The World of Work Project

Vegetable Introductions (Icebreaker Activity)

Vegetable introductions is a silly “get to know you” activity that breaks the ice, shows off artistic flair and introduces humor while still managing to help people get to know each other.

Summary by The World of Work Project

Vegetable Introductions

This fairly silly and funny activity works as an energizer, icebreaker and a team building activity. It requires participants to draw themselves as a vegetable and introduce themselves, as that vegetable, to their neighbor.

The neighbor then introduces them as a vegetable to the wider group. The activity works best for groups between about 6 and 12 and can be completed sitting down.

You might be surprised what people actually draw…

How the activity works

As with all such activities, Vegetable Introductions requires a facilitator or lead to explain the activity to participants and to guide them through it. This activity also requires each participant to have a pen and a piece of paper.

The facilitator starts the activity by asking each participant to think about what vegetable they would be if they were a vegetable and why they’d be that vegetable, and then asks them to draw a picture of themselves as a vegetable.

Onions have many layers, and garlic can leave a bad taste in your mouth…

The facilitator then breaks the room into pairs and gives the pairs a few minutes to share their picture with their partner and explain what vegetable they would be and why they would be that vegetable.

Once the pairs have completed their conversations, the facilitators ask them to swap pictures with each other. The facilitator then goes around the room asking each person to introduce the person they were paired up with by introducing them as their vegetable, sharing their vegetable picture and describing why they think they resemble that vegetable.

Learning More

Team building and ice-breaking activities are very important. They help build trust in teams and help progress team maturity. They can also reduce the risks of social threat and improve interpersonal awareness.
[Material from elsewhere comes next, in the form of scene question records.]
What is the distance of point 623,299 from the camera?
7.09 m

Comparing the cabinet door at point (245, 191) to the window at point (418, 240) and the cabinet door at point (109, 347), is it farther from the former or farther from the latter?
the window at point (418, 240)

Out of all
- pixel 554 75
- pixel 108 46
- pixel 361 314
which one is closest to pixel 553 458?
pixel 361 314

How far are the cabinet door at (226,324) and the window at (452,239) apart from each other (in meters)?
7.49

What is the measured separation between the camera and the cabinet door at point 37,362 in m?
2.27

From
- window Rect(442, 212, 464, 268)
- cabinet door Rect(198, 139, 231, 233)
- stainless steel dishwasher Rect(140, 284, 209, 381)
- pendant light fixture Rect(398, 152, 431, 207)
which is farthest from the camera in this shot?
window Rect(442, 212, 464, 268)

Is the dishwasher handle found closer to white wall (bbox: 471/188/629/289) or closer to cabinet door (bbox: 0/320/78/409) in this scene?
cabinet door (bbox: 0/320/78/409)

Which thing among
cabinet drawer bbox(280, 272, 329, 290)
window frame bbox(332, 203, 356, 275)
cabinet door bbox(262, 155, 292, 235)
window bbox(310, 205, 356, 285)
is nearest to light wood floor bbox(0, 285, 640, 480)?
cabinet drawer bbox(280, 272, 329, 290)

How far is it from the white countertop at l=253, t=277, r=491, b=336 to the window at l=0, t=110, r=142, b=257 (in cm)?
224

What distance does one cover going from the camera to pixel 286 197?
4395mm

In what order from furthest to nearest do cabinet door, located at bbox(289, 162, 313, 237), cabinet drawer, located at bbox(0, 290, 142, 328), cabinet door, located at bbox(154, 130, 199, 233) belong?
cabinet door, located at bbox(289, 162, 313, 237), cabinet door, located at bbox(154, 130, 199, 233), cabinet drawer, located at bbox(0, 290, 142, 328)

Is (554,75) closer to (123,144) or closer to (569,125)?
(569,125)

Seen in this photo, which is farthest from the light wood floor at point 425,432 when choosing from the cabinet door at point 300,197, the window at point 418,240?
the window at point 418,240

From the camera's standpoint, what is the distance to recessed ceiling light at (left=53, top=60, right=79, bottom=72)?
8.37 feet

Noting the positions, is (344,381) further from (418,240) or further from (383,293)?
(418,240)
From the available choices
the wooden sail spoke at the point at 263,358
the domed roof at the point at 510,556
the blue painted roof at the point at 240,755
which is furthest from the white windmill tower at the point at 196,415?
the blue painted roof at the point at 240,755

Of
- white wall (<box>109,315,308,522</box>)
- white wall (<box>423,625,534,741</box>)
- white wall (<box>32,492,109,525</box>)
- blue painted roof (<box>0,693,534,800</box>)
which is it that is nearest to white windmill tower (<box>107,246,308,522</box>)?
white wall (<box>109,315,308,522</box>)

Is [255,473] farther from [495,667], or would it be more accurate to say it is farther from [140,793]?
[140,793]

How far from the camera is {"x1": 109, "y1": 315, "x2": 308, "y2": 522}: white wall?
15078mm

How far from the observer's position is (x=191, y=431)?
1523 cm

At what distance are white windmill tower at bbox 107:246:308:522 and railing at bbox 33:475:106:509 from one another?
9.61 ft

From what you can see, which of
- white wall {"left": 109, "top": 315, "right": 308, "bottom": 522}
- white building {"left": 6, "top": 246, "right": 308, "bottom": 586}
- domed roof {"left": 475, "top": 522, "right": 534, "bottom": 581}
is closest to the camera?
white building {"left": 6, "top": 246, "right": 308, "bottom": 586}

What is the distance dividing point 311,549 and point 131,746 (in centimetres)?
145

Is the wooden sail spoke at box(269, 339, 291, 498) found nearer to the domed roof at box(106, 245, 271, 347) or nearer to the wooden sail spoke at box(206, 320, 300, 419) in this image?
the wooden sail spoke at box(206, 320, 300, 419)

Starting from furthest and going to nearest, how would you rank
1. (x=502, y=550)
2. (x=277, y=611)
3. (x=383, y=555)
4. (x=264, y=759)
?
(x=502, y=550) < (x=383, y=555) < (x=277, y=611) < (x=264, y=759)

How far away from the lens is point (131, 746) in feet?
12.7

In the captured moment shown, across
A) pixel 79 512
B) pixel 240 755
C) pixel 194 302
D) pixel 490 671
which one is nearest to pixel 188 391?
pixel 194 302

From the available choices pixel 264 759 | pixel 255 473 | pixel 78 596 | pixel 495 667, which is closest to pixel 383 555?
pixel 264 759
Being able to deliver them is a helpful facilitation and meeting skill. A few specific activities we’ve written about include: Weekend Chairs, Birthday Ordering, Two Truths and a Lie, and the Questions Cocktail Party.
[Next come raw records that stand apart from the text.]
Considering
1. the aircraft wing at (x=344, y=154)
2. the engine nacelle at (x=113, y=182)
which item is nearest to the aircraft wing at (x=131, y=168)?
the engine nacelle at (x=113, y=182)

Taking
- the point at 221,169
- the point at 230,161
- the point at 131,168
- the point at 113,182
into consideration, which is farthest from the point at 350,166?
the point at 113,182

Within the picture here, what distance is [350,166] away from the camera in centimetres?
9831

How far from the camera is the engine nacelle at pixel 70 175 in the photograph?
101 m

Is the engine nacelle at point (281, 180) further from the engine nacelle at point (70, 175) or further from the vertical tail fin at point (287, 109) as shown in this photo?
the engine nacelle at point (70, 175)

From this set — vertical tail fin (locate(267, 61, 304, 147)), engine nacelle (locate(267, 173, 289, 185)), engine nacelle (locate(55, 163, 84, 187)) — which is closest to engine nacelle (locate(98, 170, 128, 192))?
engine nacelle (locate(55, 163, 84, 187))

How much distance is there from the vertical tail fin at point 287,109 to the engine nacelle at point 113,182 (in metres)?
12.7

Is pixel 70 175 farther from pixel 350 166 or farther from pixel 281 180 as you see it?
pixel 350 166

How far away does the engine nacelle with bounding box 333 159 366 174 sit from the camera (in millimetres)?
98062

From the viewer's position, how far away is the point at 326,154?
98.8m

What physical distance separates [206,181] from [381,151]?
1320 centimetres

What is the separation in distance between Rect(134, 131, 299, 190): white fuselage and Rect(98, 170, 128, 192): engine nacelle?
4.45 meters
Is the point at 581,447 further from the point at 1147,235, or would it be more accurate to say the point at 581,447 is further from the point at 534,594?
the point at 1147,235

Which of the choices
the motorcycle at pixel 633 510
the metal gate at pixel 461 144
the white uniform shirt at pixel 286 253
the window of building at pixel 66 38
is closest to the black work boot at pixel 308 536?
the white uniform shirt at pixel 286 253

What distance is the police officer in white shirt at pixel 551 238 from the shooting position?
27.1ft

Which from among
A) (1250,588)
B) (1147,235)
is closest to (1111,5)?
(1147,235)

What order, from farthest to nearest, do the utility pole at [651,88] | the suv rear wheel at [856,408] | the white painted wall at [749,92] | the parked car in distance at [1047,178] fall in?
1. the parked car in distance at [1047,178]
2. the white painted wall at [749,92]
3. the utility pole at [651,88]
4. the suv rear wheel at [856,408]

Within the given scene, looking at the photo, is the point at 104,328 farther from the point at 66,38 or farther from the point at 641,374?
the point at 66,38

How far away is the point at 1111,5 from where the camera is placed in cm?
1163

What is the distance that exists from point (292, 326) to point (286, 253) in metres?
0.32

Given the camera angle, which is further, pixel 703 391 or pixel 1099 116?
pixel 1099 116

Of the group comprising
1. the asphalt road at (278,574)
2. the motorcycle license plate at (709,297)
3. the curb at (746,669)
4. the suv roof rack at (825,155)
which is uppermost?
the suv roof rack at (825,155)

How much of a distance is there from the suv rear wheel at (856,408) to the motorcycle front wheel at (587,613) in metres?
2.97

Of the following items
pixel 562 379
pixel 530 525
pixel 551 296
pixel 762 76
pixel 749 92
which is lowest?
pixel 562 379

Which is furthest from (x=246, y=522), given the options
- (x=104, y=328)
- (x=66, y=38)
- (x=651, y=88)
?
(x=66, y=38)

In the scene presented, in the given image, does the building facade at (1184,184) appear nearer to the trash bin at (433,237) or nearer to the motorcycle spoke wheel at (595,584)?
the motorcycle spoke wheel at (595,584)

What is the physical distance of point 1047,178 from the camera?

Laughter and play are also great ways to help build a team. You can learn more about how playfulness helps teams in our podcast on the subject:

The World of Work Project View

This activity is quite simple and brings a new dimension to the sometimes dull “introduce yourself to the room” type activities that many people fail to actually listen to. It can be quite funny and it certainly requires participants to engage a different way of thinking, which can help break the ice and lighten the mood.
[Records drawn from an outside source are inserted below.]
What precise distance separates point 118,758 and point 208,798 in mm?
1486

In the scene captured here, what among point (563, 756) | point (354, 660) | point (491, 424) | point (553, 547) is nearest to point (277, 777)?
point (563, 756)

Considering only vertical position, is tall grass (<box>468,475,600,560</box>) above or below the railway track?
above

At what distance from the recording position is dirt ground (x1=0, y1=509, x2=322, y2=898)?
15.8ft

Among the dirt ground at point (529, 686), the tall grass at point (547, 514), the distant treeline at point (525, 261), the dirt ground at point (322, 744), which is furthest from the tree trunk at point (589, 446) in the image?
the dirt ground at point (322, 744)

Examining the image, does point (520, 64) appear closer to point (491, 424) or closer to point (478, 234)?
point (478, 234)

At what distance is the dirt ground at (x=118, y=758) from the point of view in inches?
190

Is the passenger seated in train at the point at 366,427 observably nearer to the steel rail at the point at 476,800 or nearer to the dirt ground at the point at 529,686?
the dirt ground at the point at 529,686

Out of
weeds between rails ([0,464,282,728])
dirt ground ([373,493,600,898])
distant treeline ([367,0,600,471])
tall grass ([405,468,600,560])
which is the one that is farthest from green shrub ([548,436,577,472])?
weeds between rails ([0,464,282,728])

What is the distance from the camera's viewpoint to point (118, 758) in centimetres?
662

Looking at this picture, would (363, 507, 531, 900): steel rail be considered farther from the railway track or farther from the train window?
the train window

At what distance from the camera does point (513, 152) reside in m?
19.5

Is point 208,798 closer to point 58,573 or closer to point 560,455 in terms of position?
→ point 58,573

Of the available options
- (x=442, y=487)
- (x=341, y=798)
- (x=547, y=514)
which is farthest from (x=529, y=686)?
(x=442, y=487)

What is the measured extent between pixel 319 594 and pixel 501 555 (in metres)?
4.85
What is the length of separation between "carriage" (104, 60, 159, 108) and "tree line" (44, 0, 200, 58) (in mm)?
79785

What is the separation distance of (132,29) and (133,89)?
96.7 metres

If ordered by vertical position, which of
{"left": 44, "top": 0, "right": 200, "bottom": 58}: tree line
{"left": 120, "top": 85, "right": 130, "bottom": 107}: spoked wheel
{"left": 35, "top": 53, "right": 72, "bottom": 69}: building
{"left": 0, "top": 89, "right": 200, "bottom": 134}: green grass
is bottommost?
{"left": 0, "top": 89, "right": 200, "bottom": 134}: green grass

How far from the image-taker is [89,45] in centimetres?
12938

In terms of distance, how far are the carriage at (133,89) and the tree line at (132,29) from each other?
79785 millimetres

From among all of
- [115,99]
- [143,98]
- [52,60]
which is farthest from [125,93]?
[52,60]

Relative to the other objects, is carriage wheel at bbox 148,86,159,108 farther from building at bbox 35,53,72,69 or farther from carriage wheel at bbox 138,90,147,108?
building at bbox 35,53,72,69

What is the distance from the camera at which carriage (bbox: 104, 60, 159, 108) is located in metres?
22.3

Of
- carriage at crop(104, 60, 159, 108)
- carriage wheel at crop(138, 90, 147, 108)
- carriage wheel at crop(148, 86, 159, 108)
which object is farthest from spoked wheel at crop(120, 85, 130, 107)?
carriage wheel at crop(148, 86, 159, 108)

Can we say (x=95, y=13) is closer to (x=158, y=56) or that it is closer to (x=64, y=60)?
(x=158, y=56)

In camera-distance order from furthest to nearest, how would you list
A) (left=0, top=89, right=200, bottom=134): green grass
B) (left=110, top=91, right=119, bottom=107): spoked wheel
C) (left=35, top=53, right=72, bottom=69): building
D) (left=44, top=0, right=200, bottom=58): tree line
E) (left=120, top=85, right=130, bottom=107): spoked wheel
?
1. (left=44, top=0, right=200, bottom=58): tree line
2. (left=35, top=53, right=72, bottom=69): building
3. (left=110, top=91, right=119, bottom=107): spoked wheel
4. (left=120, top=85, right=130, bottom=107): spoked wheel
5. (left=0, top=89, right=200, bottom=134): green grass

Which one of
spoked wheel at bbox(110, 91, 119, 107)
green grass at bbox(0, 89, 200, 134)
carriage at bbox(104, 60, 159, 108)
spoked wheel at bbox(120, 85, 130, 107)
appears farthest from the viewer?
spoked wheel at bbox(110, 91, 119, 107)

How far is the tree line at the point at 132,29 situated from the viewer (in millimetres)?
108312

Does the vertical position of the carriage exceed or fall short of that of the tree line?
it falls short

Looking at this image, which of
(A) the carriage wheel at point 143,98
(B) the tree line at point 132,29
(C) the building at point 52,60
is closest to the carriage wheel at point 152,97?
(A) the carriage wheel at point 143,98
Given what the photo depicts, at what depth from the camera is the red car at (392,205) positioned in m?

Depending on who’s in the room, a slight modification to this activity requires participants to draw their vegetable with their opposite hand. Doing this ensures that all the drawings are of poor quality, which can bring extra humor and act as a leveler for participants in the group.

We think this is a good icebreaker for team leaders or facilitators to know and be able to use at short notice. The fact that it requires such little preparation and material goes in its favor. Of course, it might not work with all groups.

Sources and further reading

Where possible we always recommend that people read up on the original sources of information and ideas.

This post has been informed primarily by our experiences over our careers and does not reference any specific sources.